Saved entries
*** Block opens ***
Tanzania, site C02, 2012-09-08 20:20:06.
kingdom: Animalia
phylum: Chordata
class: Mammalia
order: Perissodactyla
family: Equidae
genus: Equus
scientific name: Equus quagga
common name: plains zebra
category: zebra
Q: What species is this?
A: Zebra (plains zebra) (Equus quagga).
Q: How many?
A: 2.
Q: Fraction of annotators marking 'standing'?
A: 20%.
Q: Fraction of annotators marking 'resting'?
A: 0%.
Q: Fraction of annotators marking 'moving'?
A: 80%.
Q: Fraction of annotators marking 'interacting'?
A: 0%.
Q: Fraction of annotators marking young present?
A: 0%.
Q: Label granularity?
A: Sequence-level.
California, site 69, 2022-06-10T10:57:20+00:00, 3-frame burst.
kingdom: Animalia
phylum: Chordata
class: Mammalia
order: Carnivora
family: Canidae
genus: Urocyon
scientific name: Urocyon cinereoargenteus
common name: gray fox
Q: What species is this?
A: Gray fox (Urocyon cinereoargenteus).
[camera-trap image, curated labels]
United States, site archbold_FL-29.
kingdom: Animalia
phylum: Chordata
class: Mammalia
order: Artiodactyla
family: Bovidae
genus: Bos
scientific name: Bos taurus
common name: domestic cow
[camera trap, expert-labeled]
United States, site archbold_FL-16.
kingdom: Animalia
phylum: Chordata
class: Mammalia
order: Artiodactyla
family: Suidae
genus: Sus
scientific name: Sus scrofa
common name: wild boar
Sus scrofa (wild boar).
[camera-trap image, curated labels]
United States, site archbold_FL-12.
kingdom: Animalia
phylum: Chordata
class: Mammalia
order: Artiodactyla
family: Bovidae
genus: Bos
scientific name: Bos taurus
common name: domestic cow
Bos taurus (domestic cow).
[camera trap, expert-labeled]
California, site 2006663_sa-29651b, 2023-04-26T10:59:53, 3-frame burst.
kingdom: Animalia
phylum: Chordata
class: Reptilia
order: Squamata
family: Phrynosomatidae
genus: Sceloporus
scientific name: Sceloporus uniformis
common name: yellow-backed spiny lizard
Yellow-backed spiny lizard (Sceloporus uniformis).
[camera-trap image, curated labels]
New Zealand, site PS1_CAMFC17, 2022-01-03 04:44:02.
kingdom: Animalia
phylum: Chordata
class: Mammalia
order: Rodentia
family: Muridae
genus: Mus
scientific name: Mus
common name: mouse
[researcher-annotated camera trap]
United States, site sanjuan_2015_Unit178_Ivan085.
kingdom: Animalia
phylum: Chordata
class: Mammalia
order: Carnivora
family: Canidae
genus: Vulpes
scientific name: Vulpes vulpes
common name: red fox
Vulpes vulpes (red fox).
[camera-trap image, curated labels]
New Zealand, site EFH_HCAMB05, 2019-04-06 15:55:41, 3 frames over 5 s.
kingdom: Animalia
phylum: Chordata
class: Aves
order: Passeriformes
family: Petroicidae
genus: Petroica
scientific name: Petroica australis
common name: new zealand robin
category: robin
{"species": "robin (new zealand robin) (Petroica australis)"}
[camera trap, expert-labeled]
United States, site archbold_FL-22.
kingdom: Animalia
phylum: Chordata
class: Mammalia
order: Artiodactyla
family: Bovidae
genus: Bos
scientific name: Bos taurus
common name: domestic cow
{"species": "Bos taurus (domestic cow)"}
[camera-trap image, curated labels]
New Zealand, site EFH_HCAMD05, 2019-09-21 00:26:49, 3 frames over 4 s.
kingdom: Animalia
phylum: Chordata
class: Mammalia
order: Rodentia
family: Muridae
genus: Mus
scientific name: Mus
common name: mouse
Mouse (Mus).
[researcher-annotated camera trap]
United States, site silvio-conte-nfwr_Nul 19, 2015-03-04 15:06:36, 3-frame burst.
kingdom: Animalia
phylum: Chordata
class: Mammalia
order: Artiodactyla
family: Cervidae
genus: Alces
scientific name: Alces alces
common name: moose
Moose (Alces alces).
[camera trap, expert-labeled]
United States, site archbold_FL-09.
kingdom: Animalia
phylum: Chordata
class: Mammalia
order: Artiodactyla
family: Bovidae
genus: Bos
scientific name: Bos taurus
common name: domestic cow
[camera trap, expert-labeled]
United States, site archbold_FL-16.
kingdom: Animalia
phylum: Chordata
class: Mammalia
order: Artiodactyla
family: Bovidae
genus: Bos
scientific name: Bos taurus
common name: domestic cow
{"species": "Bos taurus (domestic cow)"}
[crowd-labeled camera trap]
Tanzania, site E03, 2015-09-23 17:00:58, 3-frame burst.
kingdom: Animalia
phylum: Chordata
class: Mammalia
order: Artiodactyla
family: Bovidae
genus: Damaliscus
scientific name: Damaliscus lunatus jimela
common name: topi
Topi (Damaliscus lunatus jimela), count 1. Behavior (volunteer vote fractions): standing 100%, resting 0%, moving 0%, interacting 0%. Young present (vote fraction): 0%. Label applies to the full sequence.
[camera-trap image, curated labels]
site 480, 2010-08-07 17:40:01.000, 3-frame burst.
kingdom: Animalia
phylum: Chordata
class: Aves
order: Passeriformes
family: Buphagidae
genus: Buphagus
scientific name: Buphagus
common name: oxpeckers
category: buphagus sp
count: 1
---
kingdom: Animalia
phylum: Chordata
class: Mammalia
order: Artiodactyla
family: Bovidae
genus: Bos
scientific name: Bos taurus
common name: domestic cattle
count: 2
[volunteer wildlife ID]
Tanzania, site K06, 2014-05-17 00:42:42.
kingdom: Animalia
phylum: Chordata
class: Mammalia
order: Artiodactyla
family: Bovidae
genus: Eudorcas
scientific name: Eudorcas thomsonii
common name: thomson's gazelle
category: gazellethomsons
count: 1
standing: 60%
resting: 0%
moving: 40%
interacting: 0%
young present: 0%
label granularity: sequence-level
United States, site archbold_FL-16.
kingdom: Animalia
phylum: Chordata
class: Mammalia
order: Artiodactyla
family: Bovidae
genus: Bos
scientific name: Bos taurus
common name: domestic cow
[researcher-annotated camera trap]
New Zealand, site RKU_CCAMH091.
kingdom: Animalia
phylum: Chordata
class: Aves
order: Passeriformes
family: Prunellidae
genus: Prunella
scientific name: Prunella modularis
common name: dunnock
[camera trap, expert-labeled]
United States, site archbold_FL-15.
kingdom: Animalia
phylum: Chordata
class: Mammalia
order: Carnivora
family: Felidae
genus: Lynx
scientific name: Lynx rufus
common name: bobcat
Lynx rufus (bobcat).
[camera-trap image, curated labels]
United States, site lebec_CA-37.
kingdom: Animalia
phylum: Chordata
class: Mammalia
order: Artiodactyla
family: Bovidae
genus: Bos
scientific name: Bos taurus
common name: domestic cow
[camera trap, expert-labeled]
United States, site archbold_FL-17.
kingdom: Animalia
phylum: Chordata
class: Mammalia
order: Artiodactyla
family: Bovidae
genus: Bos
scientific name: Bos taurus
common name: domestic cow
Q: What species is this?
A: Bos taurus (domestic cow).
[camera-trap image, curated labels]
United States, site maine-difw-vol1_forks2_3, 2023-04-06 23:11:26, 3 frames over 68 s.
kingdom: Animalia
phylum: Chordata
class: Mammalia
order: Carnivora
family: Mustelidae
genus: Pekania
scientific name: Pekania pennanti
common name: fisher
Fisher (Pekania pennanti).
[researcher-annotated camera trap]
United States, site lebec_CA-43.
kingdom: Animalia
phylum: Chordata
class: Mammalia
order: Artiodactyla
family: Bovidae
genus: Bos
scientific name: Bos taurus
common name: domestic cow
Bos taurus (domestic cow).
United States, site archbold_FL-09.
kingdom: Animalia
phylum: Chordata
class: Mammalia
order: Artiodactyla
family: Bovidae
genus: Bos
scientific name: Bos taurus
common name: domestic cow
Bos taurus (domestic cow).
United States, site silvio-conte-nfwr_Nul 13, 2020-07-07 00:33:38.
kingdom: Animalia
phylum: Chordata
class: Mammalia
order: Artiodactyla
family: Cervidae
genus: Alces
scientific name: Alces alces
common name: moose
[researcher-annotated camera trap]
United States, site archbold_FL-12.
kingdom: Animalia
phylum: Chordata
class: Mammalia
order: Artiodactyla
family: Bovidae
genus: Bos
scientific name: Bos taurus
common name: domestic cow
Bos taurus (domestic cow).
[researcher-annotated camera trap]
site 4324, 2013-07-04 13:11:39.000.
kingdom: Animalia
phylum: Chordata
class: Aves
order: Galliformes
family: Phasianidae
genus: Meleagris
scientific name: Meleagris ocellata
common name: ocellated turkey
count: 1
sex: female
*** Block closes ***
**Required action:**
Scan the records for lines with the string "silvio". Give the number of such lines and nothing else.

**Task solution:**
2